Back to stories

Top 8 Insights: Menlo Loves Marketplaces

June 3, 2014

The meteoric rise of several iconic marketplaces in just a few short years has ushered us into the midst of an unprecedented era of the Right Now Economy. When marketplaces work, it results in a win-win-win for buyers and suppliers, entrepreneurs and investors, and the business and broader economy. Previously underutilized assets like homes, cars, hotel rooms, and even human capital can now be allocated and aggregated with the touch of a finger thanks to the proliferation of mobile devices and the powerful economics they enable for consumers and providers alike.

At Menlo, we believe the next 1,000,000 jobs will be enabled by the next generation of marketplaces that have unbundled traditional value chains now captured by a rising middle class and delighted customers.
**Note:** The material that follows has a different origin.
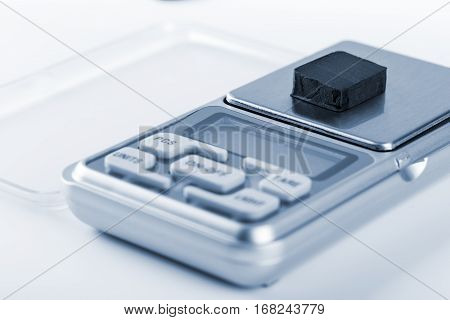 Block Of Hashish On Digital Scales Over White Background. Blue Tone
More jobs are just one of many exciting byproducts of a successful marketplace, which can unlock untold value through nascent shadow markets, higher wages, and fixed asset utilization. We’ve uncovered many of these common threads after investing heavily in developing deep sector expertise through board experience and proprietary research, so we wanted to share our excitement and thoughts with the community about Menlo’s love for marketplaces and commitment to investing in the space.
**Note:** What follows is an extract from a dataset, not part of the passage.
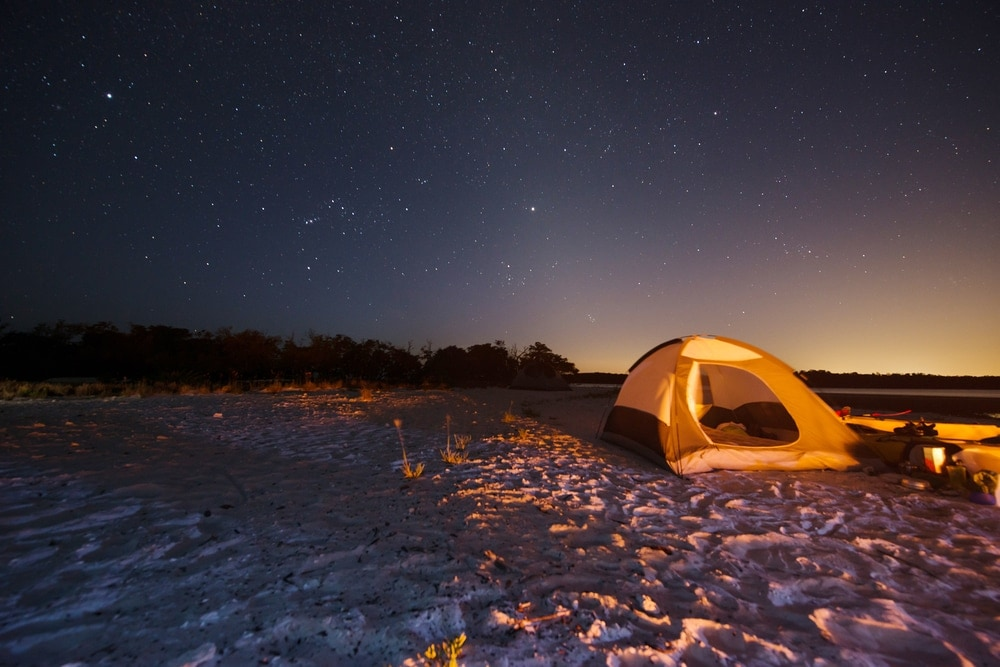 camping tent on the beach under night sky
Our work culminated in Menlo Loves Marketplaces, an event that gathered more than 100 top marketplace executives at The Battery in San Francisco for two panels about the trends, opportunities, and challenges facing entrepreneurs scaling businesses in the marketplace sector today.

Household names like Uber and Airbnb were a popular topic of conversation amongst attendees, but our esteemed panelists stole the show with profound insights and sound bites on how they scaled their businesses successfully:

1. Fake the chicken

When oDesk started, the team manually matched workers with jobs, even though oDesk appeared to be an automated system.

“Sometimes you have to fake the chicken.”

—Gary Swart, CEO of oDesk

2. Drugs, vitamins, or candy?

Work backwards by evaluating demand before building the product.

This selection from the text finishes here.